Bereaved family members and survivors of the Grenfell Tower fire will begin their civil case against more than a dozen defendants with a procedural hearing at the High Court in London today.
The case is listed for a ‘case management conference’ and is being brought on behalf of more than 800 bereaved and survivors, as well as firefighters and police officers who have joined the action.
The defendants include the Royal Borough of Kensington and Chelsea (RBKC), which was the landlord of Grenfell Tower; Rydon, the lead contractor for the refurbishment; and Arconic and Celotex, the companies that supplied the combustible cladding panels and insulation respectively.
Architecture firm Studio E; cladding sub-contractor Harley Facades; risk assessor Carl Stokes; fire engineers Exova; and building manager Kensington and Chelsea Tenant Management Organisation (KCTMO) are also listed as defendants.
The London Fire Commissioner and the Metropolitan Police are also listed as defendants, as they are facing claims from their employees, who were left traumatised by the events of the night.
The case is likely to be paused following the hearings to allow negotiations between the parties about potential settlement.
These discussions will take place via an alternative dispute resolution service to be facilitated by retired Court of Appeal judge Sir Stephen Irwin.
The hearing today, before senior master Barbara Fontaine, will consider whether to stay the proceedings to allow this process to continue.
A statement from law firm Bindmans, which is leading the action alongside several other law firms, said: “Grenfell victims last year issued High Court proceedings against a number of defendants. The hearing on Wednesday is a case management conference, a hearing at which the court will consider how these claims will proceed.
“Most of the parties have agreed a hold (‘a stay’) of these proceedings in order to allow discussion between the parties about how these claims can be appropriately resolved.”
The claims come amid the mammoth public inquiry into the blaze, which is not likely to finish oral evidence until at least spring next year, with a final report not expected until late 2022 at the earliest.
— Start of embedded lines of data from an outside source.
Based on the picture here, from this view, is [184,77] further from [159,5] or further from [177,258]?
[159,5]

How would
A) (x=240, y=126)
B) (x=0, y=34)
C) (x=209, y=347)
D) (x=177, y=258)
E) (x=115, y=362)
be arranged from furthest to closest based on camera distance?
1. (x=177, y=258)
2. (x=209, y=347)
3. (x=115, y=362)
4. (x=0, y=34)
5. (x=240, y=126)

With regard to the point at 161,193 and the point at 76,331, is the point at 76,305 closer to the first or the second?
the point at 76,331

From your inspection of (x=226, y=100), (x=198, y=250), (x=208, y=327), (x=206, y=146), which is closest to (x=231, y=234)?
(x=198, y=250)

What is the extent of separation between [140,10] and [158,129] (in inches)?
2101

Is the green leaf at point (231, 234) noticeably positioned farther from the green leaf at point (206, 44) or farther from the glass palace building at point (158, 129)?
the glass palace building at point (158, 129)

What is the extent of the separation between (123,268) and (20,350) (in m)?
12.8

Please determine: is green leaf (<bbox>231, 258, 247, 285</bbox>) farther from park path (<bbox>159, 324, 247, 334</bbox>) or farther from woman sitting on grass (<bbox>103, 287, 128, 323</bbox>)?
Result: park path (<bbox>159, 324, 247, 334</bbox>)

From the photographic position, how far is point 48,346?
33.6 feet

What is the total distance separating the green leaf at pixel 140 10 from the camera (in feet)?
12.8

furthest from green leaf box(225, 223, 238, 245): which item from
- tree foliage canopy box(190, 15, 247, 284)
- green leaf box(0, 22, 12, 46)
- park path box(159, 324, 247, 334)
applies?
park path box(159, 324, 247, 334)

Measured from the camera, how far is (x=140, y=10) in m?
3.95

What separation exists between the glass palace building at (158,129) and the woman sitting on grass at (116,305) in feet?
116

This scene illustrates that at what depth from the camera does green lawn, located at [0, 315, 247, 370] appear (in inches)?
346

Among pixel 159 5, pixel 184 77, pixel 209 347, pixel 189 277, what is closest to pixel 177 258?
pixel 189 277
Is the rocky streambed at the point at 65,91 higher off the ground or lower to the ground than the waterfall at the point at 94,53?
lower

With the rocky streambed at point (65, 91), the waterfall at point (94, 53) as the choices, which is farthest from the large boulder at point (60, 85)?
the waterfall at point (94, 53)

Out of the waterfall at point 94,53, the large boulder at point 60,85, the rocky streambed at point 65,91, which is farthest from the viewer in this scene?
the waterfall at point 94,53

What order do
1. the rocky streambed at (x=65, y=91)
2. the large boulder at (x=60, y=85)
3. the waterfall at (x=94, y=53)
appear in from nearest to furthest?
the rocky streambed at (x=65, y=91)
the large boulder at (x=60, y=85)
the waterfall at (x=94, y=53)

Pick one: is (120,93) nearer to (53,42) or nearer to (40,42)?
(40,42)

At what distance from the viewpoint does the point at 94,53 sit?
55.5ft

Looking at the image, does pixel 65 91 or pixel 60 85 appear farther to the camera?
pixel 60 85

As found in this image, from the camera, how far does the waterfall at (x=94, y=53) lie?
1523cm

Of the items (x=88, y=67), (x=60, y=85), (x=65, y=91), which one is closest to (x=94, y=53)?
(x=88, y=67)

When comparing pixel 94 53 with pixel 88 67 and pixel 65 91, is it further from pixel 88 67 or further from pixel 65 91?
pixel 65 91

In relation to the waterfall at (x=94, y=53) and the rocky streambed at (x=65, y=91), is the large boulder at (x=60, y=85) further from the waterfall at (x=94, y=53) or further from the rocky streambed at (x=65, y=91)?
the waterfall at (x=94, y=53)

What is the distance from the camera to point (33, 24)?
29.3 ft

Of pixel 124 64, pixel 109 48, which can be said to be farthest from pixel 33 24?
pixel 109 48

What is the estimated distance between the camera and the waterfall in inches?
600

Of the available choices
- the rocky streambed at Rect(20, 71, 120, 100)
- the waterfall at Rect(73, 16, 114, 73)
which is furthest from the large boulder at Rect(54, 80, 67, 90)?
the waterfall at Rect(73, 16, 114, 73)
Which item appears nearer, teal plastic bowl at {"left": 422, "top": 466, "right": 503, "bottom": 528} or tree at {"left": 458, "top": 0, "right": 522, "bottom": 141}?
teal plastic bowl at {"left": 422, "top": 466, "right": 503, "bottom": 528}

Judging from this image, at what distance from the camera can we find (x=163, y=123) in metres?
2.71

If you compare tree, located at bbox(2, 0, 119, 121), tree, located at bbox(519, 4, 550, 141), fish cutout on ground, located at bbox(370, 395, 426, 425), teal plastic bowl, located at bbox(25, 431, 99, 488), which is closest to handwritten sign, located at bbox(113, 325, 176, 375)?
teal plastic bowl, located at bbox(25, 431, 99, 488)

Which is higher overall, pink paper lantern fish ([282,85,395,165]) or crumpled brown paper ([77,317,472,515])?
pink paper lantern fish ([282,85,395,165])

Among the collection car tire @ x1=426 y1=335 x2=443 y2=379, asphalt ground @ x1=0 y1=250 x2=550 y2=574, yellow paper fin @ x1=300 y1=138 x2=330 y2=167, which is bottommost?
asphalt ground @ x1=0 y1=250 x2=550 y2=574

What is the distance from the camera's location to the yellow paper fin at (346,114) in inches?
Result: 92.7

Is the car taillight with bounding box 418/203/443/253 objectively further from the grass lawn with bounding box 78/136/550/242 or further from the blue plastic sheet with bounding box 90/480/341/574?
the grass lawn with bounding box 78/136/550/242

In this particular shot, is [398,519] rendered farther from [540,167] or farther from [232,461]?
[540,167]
Police investigations are on hold until the publication of this report, with the slow pace of justice frustrating many of the victims.
A previous attempt at civil action in US courts – where Arconic and Celotex’s parent companies are based – was thrown out, with the judge ordering the case to be heard in the UK.
The inquiry into the fire has recently been hearing evidence about serious failures by KCTMO and RBKC in the lead-up to the fire – including leaving dozens of fire doors without necessary self-closers despite specific warnings from the London Fire Brigade.
Broken self-closers are thought to have been a major cause of the spread of smoke on the night of the fire.
The inquiry has previously also heard that Arconic did not withdraw its combustible aluminium composite material (ACM) cladding from the market, despite internal testing showing a devastating fire performance when bent into ‘cassette’ shape from as early as 2004.
The panels have already been identified as the “primary cause” of the rapid vertical fire spread on the night of the fire.
There has also been evidence that Celotex, which made the majority of the insulation for the tower, concealed the presence of fire-resisting boards in a crucial fire test involving its product.
One of its former employees who led this process has admitted under questioning that doing so was “dishonest” and a “fraud on the market”.
The inquiry has also heard that Rydon, as lead contractor, was involved in the decision to switch non-combustible zinc panels for ACM to save money. The inquiry also heard that the firm understated the savings that could be made through this switch and sought to “pocket the difference” in order to boost its profit margin.
Harley Facades produced the detailed designs for the cladding system, with one of its employees writing “as we all know the ACM will be gone rather quickly in a fire” in an email in 2015. He has claimed that this was simply a reference to the panels falling off the building.
Compensation for cases such as this in UK courts is unusually low – with payments for bereavement set at a mere £15,000, compared to sums running into the millions in other countries.
A spokesperson for RBKC said: “A number of participants, including the council, are taking part in discussions with solicitors representing the majority of the bereaved, survivors and relatives to design an alternative dispute resolution process. At a hearing this week, the High Court will consider whether to stay the proceedings to allow this process to continue.”
A spokesperson for Arconic added: “Arconic confirms that, along with a number of other parties, it is fully participating in the High Court procedural hearing in respect of the BSR and Emergency Responder claims regarding the Grenfell Tower fire. All of the claims are at a very early stage of proceedings, so the hearing is only procedural in nature.”
A number of the other defendants were contacted for comment.